## start
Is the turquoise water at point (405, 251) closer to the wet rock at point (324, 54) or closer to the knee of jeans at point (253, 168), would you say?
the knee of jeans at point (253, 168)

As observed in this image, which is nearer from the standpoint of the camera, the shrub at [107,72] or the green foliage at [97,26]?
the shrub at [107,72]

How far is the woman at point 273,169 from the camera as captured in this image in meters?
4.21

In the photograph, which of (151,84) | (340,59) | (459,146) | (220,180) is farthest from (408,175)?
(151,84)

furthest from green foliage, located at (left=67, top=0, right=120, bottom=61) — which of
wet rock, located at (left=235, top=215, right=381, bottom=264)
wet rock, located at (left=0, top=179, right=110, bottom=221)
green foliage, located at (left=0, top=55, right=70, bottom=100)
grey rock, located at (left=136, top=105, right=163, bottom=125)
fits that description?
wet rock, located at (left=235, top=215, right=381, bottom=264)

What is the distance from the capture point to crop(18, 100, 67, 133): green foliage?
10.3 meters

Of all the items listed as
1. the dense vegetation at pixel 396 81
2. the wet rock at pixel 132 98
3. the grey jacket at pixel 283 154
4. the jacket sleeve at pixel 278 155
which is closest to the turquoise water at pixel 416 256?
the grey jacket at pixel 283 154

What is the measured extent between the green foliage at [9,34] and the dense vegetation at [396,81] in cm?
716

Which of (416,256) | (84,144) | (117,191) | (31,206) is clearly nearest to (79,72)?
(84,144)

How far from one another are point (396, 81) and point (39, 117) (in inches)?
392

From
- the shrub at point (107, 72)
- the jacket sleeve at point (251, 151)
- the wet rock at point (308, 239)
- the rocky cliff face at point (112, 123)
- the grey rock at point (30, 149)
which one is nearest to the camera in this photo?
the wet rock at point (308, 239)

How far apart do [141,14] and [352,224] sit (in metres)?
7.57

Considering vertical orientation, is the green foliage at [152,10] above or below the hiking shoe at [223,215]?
## end
## Objective:
Repeat all of the records above word for word, keeping every line as it appears.

## Result for this exercise:
Is the turquoise water at point (405, 251) closer to the wet rock at point (324, 54) or closer to the knee of jeans at point (253, 168), would you say?
the knee of jeans at point (253, 168)

As observed in this image, which is nearer from the standpoint of the camera, the shrub at [107,72] or the green foliage at [97,26]?
the shrub at [107,72]

How far is the woman at point 273,169 from the camera as captured in this image in meters?
4.21

In the photograph, which of (151,84) | (340,59) | (459,146) | (220,180) is farthest from (408,175)?
(151,84)

furthest from green foliage, located at (left=67, top=0, right=120, bottom=61) — which of
wet rock, located at (left=235, top=215, right=381, bottom=264)
wet rock, located at (left=0, top=179, right=110, bottom=221)
green foliage, located at (left=0, top=55, right=70, bottom=100)
grey rock, located at (left=136, top=105, right=163, bottom=125)
fits that description?
wet rock, located at (left=235, top=215, right=381, bottom=264)

What is the distance from the capture point to crop(18, 100, 67, 133): green foliage?
10.3 meters

Of all the items listed as
1. the dense vegetation at pixel 396 81
2. the wet rock at pixel 132 98
3. the grey jacket at pixel 283 154
4. the jacket sleeve at pixel 278 155
which is closest to the turquoise water at pixel 416 256?
the grey jacket at pixel 283 154

What is the measured extent between the green foliage at [9,34] and the dense vegetation at [396,81] in cm?
716

Which of (416,256) | (84,144) | (117,191) | (31,206) is clearly nearest to (79,72)?
(84,144)

How far from one another are point (396, 81) and point (39, 117) (in inches)?
392

From
- the shrub at point (107, 72)
- the jacket sleeve at point (251, 151)
- the wet rock at point (308, 239)
- the rocky cliff face at point (112, 123)
- the grey rock at point (30, 149)
which one is nearest to the camera in this photo?
the wet rock at point (308, 239)

How far apart do [141,14] and [352,224] sit (in metres)?
7.57

Considering vertical orientation, is the green foliage at [152,10] above or below the hiking shoe at [223,215]?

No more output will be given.